**ОТРЫВОК ТЕКСТА**
_ _ _

Вальтер Беньямин - Московский дневник
Аркадий Шайхет. Перевыборы. Голосуют. 1927 г.
Но и эти слова не оживили нашего разговора. Представление было очень интересным, и один раз – не помню уж, в каком месте это было, – мы ощутили себя более близкими людьми.
Все же вспомнил – это была сцена «Кафе Рич» с музыкой и танцами апачей. «Уже пятнадцать лет, – сказал я Асе, – как эта романтика индейцев странствует по Европе, и куда бы она ни пришла, люди ей поддаются». В антрактах мы беседовали с Мейерхольдом. Во втором антракте он дал нам спутницу и отправил в «музей», где хранят макеты его декораций. Там я увидел замечательные конструкции для «Великодушного рогоносца»82, знаменитые декорации к «Бубусу»83 с бамбуковым ограждением (бамбуковые стволы сопровождают появление или уход актеров, а также все важные моменты пьесы своим треском, который может быть то громче, то тише), носовую часть корабля из пьесы «Рычи Китай»84 с водой на авансцене и другое. Я записался в книгу почетных гостей. В последнем акте Асю раздражала стрельба. На лестнице, когда мы во время первого антракта искали Мейерхольда (мы нашли его только в самом конце антракта), я на мгновение оказался впереди. И тут я почувствовал на шее Асину руку. Воротник моего пиджака завернулся, и она поправила его. В этот момент я осознал, как давно я не ощущал дружеского прикосновения. В половине двенадцатого мы снова были на улице. Ася ругалась, что я ничего не приготовил на ужин, а то она могла бы, чтобы отметить Новый год, еще зайти ко мне. Напрасно я уговаривал ее зайти в кафе. Предположение, что Райх, возможно, заготовил какую-нибудь еду, на нее тоже не действовало. В печальном молчании я провожал ее домой. Снег в эту ночь искрился. (В другой раз я видел на ее пальто снежинки, каких в Германии, наверное, не бывает.) Почти из упрямства и больше для того, чтобы испытать ее, чем под влиянием истинного чувства, я попросил ее, когда мы уже пришли к санаторию, поцеловать меня, еще в старом году. Но она отказалась. Я отправился, так и оставшись в Новый год одиноким, но не печальным. Потому что я знал, что Ася тоже одна. Где-то тихо зазвонил колокол, как раз когда я был у гостиницы. Я стоял какое-то время и слушал. Открыв дверь, Райх огорчился. Он накупил всего: портвейна, халвы, лосося, колбасы. Тут я снова расстроился, что Ася ко мне не пришла.
Но скоро мы разговорились и отвлеклись. И, лежа на постели, я много съел и выпил портвейна, так что под конец говорил не без труда и больше механически.
1 января.

_ _ _

**Записи из набора данных**
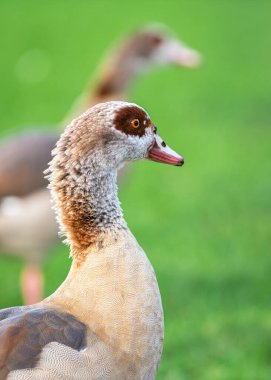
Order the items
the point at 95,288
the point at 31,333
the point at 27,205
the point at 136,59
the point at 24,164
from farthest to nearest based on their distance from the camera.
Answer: the point at 136,59 → the point at 24,164 → the point at 27,205 → the point at 95,288 → the point at 31,333

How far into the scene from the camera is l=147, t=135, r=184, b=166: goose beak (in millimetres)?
3877

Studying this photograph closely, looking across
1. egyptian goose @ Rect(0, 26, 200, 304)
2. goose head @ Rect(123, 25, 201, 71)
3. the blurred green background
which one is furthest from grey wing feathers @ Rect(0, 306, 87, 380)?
goose head @ Rect(123, 25, 201, 71)

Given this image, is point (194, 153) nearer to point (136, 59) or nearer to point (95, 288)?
point (136, 59)

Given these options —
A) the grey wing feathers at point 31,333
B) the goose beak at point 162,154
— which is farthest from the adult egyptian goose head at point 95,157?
the grey wing feathers at point 31,333

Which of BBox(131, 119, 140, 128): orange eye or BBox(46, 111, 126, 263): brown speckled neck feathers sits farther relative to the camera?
BBox(131, 119, 140, 128): orange eye

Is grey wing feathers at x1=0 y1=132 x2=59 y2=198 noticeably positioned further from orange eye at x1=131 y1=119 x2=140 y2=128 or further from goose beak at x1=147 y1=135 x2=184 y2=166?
orange eye at x1=131 y1=119 x2=140 y2=128

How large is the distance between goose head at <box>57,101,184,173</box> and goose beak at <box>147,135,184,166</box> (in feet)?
0.27

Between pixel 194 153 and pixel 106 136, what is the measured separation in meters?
7.57

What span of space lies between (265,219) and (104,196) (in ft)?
16.5

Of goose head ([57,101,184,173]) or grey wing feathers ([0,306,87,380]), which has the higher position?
goose head ([57,101,184,173])

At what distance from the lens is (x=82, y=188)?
3.64 meters

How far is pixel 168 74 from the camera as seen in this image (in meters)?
15.9

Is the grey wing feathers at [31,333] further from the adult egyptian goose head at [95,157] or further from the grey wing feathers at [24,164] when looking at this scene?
the grey wing feathers at [24,164]

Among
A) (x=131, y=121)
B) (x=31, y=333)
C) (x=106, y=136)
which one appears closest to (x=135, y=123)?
(x=131, y=121)
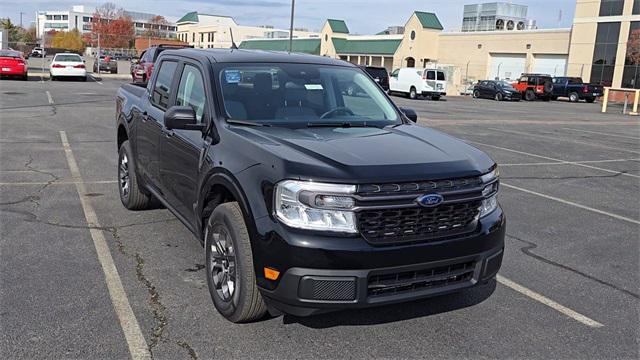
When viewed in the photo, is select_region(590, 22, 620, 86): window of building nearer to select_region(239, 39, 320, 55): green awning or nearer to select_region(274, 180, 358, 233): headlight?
select_region(239, 39, 320, 55): green awning

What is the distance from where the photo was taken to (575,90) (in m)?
46.3

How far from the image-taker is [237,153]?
3863 mm

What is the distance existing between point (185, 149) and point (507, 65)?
65.2m

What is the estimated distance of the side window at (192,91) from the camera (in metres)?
4.68

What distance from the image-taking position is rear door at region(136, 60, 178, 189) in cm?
545

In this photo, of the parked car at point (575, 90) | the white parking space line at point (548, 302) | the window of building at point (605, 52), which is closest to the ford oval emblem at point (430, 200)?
the white parking space line at point (548, 302)

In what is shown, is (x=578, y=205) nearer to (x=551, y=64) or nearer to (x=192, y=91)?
(x=192, y=91)

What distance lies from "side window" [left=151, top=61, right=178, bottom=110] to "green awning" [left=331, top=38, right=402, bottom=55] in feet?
227

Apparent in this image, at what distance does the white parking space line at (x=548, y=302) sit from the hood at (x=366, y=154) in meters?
1.30

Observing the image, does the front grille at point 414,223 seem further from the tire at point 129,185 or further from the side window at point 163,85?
the tire at point 129,185

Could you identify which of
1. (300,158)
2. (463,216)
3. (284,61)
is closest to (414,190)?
(463,216)

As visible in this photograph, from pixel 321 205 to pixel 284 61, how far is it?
6.90 ft

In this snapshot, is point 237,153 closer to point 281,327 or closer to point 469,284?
point 281,327

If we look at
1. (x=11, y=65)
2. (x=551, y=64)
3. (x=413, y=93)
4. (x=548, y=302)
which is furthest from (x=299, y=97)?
(x=551, y=64)
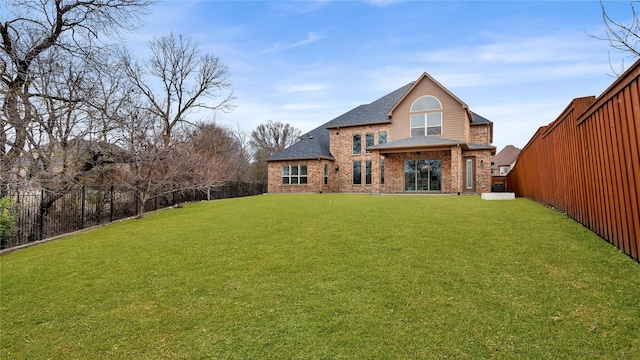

_ _ _

**КОРОТКОЕ УПРАЖНЕНИЕ A**
Верните из отрывка всё, начиная со слов «Но скоро мы» и вплоть до слов «и больше механически.».
**КОРОТКОЕ УПРАЖНЕНИЕ B**
В записях от строки, содержащей «In this snapshot, is», и до их конца замените «closer» на «nearer», ничего больше не меняя. Приведите только эти строки, без изображений.
Отрывок и записи — два самостоятельных материала, между собой не связанных.

**РЕЗУЛЬТАТ ЗАДАНИЯ A**
Но скоро мы разговорились и отвлеклись. И, лежа на постели, я много съел и выпил портвейна, так что под конец говорил не без труда и больше механически.

**РЕЗУЛЬТАТ ЗАДАНИЯ B**
In this snapshot, is point 237,153 nearer to point 281,327 or nearer to point 469,284?
point 281,327

If we look at
1. (x=11, y=65)
2. (x=551, y=64)
3. (x=413, y=93)
4. (x=548, y=302)
which is furthest from (x=299, y=97)?
(x=551, y=64)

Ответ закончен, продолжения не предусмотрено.